The Sunstone crystals then form tanks and hover-craft. Captain Marvel, Green Lantern, the Justice Society of America and the Teen Titans arrive to intervene but are prevented from entering the city by an energy shield generated by Luthor's stolen ship, which he declares to be the Kryptonian flagship once commanded by General Dru-Zod. Superman goes on to damage the section of the warship that controls the remote craft with his heat, causing Luthor to release kryptonite into the ship's matrix and also to change the warship into a robot. Having enough, Superman takes all of his energy and flies at speed through the cockpit of the warship, destroying it and removing Luthor from the controls. Weakened by the kryptonite, Superman's momentum carries both himself and Luthor through the ship and high above the West River as his powers fade, causing the two to crash into the water below.

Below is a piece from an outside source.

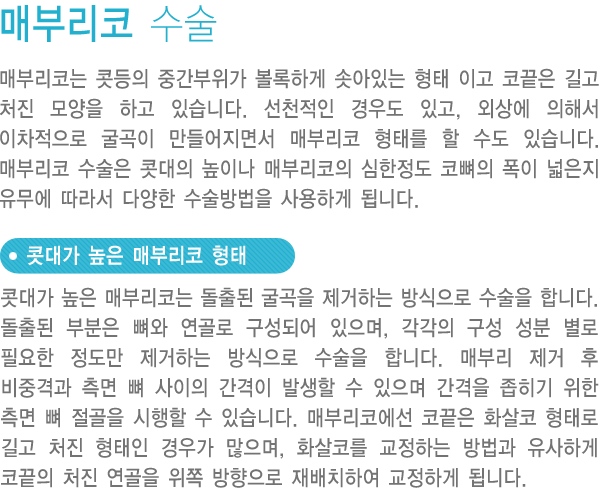 매부리코 수술

매부리코는 콧등의 중간부위가 볼록하게 솟아있는 형태 이고 코끝은 길고 처진 모양을 하고 있습니다. 선천적인 경우도 있고, 외상에 의해서 이차적으로 굴곡이 만들어지면서 매부리코 형태를 할 수도 있습니다. 매부리코 수술은 콧대의 높이나 매부리코의 심한정도 코뼈의 폭이 넓은지 유무에 따라서 다양한 수술방법을 사용하게 됩니다.

• 콧대가 높은 매부리코 형태

콧대가 높은 매부리코는 돌출된 굴곡을 제거하는 방식으로 수술을 합니다. 돌출된 부분은 뼈와 연골로 구성되어 있으며, 각각의 구성 성분 별로 필요한 정도만 제거하는 방식으로 수술을 합니다. 매부리 제거 후 비중격과 측면 뼈 사이의 간격이 발생할 수 있으며 간격을 좁히기 위한 측면 뼈 절골을 시행할 수 있습니다. 매부리코에선 코끝은 화살코 형태로 길고 처진 형태인 경우가 많으며, 화살코를 교정하는 방법과 유사하게 코끝의 처진 연골을 위쪽 방향으로 재배치하여 교정하게 됩니다.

On an island in the river Luthor and the still-depowered Superman fight each other hand-to-hand. Once Luthor is unconscious, Superman passes out only to awaken with his powers returned and Luthor taken into custody again. Flying above Metropolis, the crowd cheers and thanks him for saving their lives. After returning to the Planet as Clark Kent, he changes back to Superman to do some heroic deeds and to give Jimmy Olsen a new signal watch. After signing autographs from fans, Superman takes the Sunstone crystal Luthor used and flies to the Arctic. Knowing that it contains blueprints and designs from his Kryptonian parents, Superman throws it into the landscape and watches it construct a massive citadel. Superman decides to use this as his new Fortress of Solitude.